Mansour Hussein, Ali Jawad, Swamy Anupama, Leahy Anthony
Gastroenterology, West Hertfordshire Teaching Hospitals NHS Trust, London, GBR.
Pathology, West Hertfordshire Teaching Hospitals NHS Trust, London, GBR.
Cureus. 2024 Aug 3;16(8):e66084. doi: 10.7759/cureus.66084. eCollection 2024 Aug.
Emphysematous gastritis is a rare condition with a high mortality rate. We present a rare case of haemorrhagic emphysematous gastritis in a 70-year-old woman with a background of relapsed endometrioid ovarian cancer previously treated with chemotherapy and recent prednisolone use. A CT scan showed a grossly distended stomach with gas in the stomach wall and gas in the gastric and portal veins in the liver. The duodenum and small bowel were not dilated, suggesting gastric outlet obstruction potentially secondary to serosal deposits. Endoscopic evaluation showed an ischaemic oesophagus and posterior wall of the stomach, with necrosis of the greater curve.

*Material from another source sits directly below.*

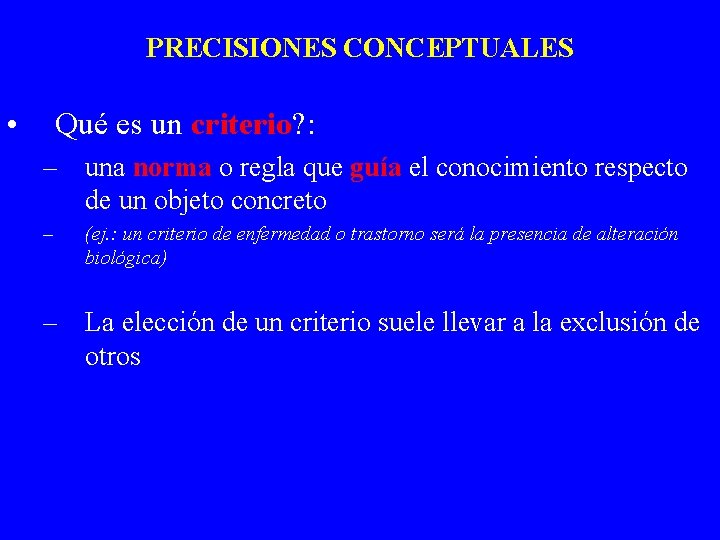 PRECISIONES CONCEPTUALES

• Qué es un criterio?:

– una norma o regla que guía el conocimiento respecto de un objeto concreto

– (ej.: un criterio de enfermedad o trastorno será la presencia de alteración biológica)

– La elección de un criterio suele llevar a la exclusión de otros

Histology showed complete loss of the gastric epithelium along with transmural necrosis along with intense acute and chronic inflammation. She was treated conservatively, as she was not fit for surgery due to her co-morbidities. She symptomatically improved and was discharged under the palliative care team. There are no current clear guidelines on treatment approaches. After a patient is haemodynamically stabilised, treatment options currently include surgical intervention (gastrectomy) or conservative options (fluid resuscitation, nasogastric decompression, broad-spectrum antibiotics/antifungals and supportive management). Historically, emphysematous gastritis was conventionally managed surgically. There has been a shift towards conservative management in recent literature, reporting good patient outcomes in patients successfully managed without surgical intervention.

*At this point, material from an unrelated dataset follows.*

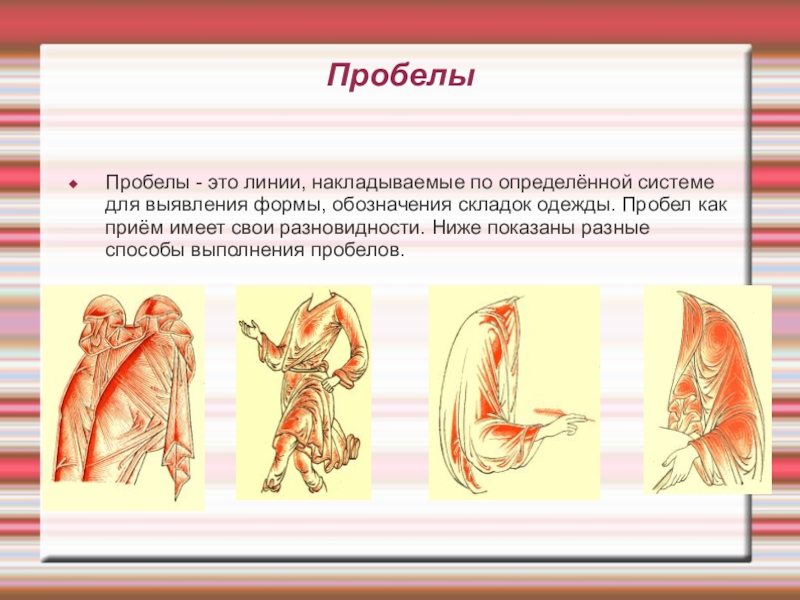 Пробелы

Пробелы - это линии, накладываемые по определённой системе для выявления формы, обозначения складок одежды. Пробел как приём имеет свои разновидности. Ниже показаны разные способы выполнения пробелов.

气肿性胃炎是一种罕见疾病,死亡率很高。我们报告了一例罕见的出血性气肿性胃炎病例,患者为一名70岁女性,有复发性子宫内膜样卵巢癌病史,此前接受过化疗,近期使用过泼尼松龙。CT扫描显示胃明显扩张,胃壁内有气体,肝脏内胃静脉和门静脉内有气体。十二指肠和小肠未扩张,提示可能继发于浆膜下沉积物的胃出口梗阻。内镜检查显示食管和胃后壁缺血,大弯侧坏死。组织学检查显示胃上皮完全丧失,伴有透壁坏死以及强烈的急性和慢性炎症。由于其合并症,她不适合手术,因此接受了保守治疗。她的症状有所改善,并在姑息治疗团队的照料下出院。目前尚无明确的治疗方法指南。在患者血流动力学稳定后,目前的治疗选择包括手术干预(胃切除术)或保守治疗(液体复苏、鼻胃管减压、广谱抗生素/抗真菌药物及支持治疗)。从历史上看,气肿性胃炎传统上采用手术治疗。最近的文献显示治疗趋势已转向保守治疗,报道称未接受手术干预而成功治疗的患者预后良好。